You are writing about character encoding conversions as text moves from point to point to point.

 

Is there a parallel with markup? Are there markup conversions as XML moves from point to point to point?

 

Are there lessons learned in the character encoding community that could be applied to the XML community?

 

/Roger

 

From: David Lee [mailto:dlee@calldei.com]
Sent: Friday, December 28, 2012 9:36 AM
To: Costello, Roger L.; xml-dev@lists.xml.org
Subject: RE: There is a serious amount of character encoding conversions occurring inside our computers and on the Web

 

-----------

Some mighty smart fellows figured this character encoding stuff out long ago and now it is buried so deep in the fabric of our computers and the Web that we are completely oblivious to all the encoding conversions that are happening.

 

/Roger

----------

 

We are only completely oblivious when it works.

Which is really rare. I am amazed you had such success.

 

 

Try something interesting in your tests.  Try a unicode charactor outside the 0xFFFF codepoint range.

[STATED TASK 1]:
Answer these questions from the email thread:
(a) On what date was David Lee's message sent?
(b) Besides Roger L. Costello, to what address was that message sent?
(c) What kind of Unicode character does the reply suggest trying in the tests?
[STATED TASK 2]: Copy the email thread word for word, starting at "Some mighty smart" and ending at "when it works.".
The data that comes after the email thread isn't needed for anything here.

[SUPPLIED ENTRIES]:
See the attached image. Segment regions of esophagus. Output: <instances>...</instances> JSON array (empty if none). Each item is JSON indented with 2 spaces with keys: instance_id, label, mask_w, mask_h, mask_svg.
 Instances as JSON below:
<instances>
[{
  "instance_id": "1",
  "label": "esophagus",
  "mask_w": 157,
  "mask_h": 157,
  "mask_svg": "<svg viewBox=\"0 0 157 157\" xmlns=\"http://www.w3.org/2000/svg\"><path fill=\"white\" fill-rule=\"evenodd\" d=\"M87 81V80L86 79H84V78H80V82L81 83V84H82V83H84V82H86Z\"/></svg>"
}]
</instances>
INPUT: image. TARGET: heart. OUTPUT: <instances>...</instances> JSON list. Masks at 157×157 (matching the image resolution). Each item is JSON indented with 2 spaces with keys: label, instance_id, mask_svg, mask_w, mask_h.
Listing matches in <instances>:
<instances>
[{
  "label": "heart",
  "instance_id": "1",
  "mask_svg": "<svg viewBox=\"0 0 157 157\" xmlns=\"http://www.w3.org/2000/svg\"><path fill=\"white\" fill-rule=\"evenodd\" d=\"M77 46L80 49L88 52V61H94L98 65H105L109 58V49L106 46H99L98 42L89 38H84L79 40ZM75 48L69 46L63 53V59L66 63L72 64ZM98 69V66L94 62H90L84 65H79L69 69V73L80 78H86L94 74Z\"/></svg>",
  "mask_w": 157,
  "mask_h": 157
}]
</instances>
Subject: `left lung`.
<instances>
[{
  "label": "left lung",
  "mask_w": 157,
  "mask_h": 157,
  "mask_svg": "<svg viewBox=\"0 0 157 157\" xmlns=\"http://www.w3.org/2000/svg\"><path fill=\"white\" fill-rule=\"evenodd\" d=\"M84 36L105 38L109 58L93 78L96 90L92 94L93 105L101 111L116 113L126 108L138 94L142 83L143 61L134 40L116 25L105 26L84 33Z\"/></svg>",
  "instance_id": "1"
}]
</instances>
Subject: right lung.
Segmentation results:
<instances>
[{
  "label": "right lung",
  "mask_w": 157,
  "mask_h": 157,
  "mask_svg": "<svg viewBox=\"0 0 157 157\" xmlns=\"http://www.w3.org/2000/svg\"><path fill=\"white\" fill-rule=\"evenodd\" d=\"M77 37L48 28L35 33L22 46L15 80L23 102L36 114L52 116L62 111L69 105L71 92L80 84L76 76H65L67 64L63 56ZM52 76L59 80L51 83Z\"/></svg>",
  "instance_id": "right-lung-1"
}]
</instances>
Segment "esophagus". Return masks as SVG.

[TASK OUTPUT 1]:
(a) Friday, December 28, 2012
(b) xml-dev@lists.xml.org
(c) A Unicode character outside the 0xFFFF codepoint range

[TASK OUTPUT 2]:
Some mighty smart fellows figured this character encoding stuff out long ago and now it is buried so deep in the fabric of our computers and the Web that we are completely oblivious to all the encoding conversions that are happening.

 

/Roger

----------

 

We are only completely oblivious when it works.